I am building a workstation with the purpose of analyzing multiple terabytes of data. Hundreds of tables, hundreds of columns, various data types throughout. This will include slicing-and-dicing the data into various aggregations and writing it back to summary tables (similar to building a cube) as well as processing large queries with lots of joins.
Most of the specs for database servers are (obviously) designed with lots of users in mind hitting the server. In this case, I'm the only user, so most of the times there will be only one or two big queries going on at once. Likewise, I may be taking a complex query and then rendering the output of that query (say 500GB+) to another table somewhere.
I want these reads/writes to happen as fast as possible but I also don't want to invest in hardware that is never going to be utilized. What recommendations does anyone have as far as CPU (clock-speed vs core count), memory size, and disk speed?
One setup I had considered was the following:
- CPU: i7-6950X
- RAM: 128GB (is this enough?)
- SSD: Multiple Samsung 960 PRO 2TBs (NVMe sticks)

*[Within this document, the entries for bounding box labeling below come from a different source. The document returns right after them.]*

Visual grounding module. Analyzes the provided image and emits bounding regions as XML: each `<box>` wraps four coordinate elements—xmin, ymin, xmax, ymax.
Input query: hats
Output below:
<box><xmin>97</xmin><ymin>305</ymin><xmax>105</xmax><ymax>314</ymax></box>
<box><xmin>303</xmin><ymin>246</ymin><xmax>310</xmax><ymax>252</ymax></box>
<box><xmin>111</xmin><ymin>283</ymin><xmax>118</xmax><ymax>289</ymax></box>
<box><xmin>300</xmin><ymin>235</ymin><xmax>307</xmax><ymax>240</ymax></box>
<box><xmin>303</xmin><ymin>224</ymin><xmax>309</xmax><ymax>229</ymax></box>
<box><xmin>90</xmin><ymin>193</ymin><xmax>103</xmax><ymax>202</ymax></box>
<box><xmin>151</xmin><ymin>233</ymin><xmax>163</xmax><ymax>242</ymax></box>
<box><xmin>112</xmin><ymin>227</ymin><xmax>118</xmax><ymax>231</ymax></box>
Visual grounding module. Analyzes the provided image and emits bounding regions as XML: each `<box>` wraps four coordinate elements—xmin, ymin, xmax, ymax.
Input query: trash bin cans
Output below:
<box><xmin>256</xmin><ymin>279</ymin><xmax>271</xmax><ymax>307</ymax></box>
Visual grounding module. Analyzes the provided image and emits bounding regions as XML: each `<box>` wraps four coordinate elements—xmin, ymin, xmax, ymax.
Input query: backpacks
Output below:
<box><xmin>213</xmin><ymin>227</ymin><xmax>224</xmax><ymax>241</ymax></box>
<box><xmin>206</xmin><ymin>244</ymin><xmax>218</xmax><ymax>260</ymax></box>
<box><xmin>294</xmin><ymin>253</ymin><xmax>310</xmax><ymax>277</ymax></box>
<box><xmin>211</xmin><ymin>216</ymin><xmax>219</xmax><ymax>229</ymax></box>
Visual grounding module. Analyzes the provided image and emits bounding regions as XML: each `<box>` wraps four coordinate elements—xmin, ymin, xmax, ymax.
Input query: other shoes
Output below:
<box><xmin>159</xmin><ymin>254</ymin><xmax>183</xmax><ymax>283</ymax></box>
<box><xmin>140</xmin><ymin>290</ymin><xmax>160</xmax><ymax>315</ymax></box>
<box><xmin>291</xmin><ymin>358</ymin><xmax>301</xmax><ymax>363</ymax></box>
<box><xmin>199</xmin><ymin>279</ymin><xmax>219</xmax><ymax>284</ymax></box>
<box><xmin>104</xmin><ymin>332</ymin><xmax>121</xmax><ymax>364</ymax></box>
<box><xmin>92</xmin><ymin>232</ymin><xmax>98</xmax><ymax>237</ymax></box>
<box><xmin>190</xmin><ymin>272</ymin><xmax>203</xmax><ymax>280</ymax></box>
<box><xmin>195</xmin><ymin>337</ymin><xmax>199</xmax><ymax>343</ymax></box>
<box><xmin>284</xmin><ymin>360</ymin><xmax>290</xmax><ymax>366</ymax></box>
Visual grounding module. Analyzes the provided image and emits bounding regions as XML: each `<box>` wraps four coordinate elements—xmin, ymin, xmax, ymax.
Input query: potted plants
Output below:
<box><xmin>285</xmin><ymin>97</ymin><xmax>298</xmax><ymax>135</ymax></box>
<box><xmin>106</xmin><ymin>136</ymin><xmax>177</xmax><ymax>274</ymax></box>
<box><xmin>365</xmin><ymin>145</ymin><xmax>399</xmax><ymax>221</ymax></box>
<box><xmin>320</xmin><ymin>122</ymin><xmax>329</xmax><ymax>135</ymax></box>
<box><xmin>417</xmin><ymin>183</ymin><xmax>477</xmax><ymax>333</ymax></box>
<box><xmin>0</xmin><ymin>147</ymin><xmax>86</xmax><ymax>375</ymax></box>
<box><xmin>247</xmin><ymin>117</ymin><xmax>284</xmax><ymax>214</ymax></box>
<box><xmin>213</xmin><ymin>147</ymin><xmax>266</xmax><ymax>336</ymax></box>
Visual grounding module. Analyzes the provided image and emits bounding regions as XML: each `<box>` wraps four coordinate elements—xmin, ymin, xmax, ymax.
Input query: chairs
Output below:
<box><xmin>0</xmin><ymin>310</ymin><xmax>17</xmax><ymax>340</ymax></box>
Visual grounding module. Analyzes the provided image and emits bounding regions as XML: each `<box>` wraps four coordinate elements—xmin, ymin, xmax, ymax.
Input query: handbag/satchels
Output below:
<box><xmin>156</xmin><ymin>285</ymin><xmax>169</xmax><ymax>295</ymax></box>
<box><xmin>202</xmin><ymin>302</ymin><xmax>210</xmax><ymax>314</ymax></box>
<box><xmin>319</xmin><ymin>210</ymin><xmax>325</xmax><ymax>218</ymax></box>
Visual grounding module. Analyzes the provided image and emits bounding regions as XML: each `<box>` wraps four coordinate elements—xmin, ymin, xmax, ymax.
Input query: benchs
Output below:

No one database should exceed 2TB so the various DBs might be spread across multiple of the NVMe drives. Not sure if I should be going Xeon instead of i7 and, if so, should favor higher clock speed or higher core count. Lastly, wondering if 128GB RAM is enough but I was hoping the blazing fast disks would help make up for that.
Any and all versions of SQL Server are in play (including Enterprise Edition), meaning I can use whatever version best fits the performance needs.
Any advice is appreciated!
Best Answer
Favor the fastest processors you can get, over pure core count. Get as much memory as you can afford up to the maximum size of data you expect to process in one chunk. The NVMe SSDs you have specced are exactly what I would recommend.
Without more precise requirements, it is difficult to recommend specifics.
Take a look at this answer for details about clock speed vs core count. Which edition of SQL Server are you going to use?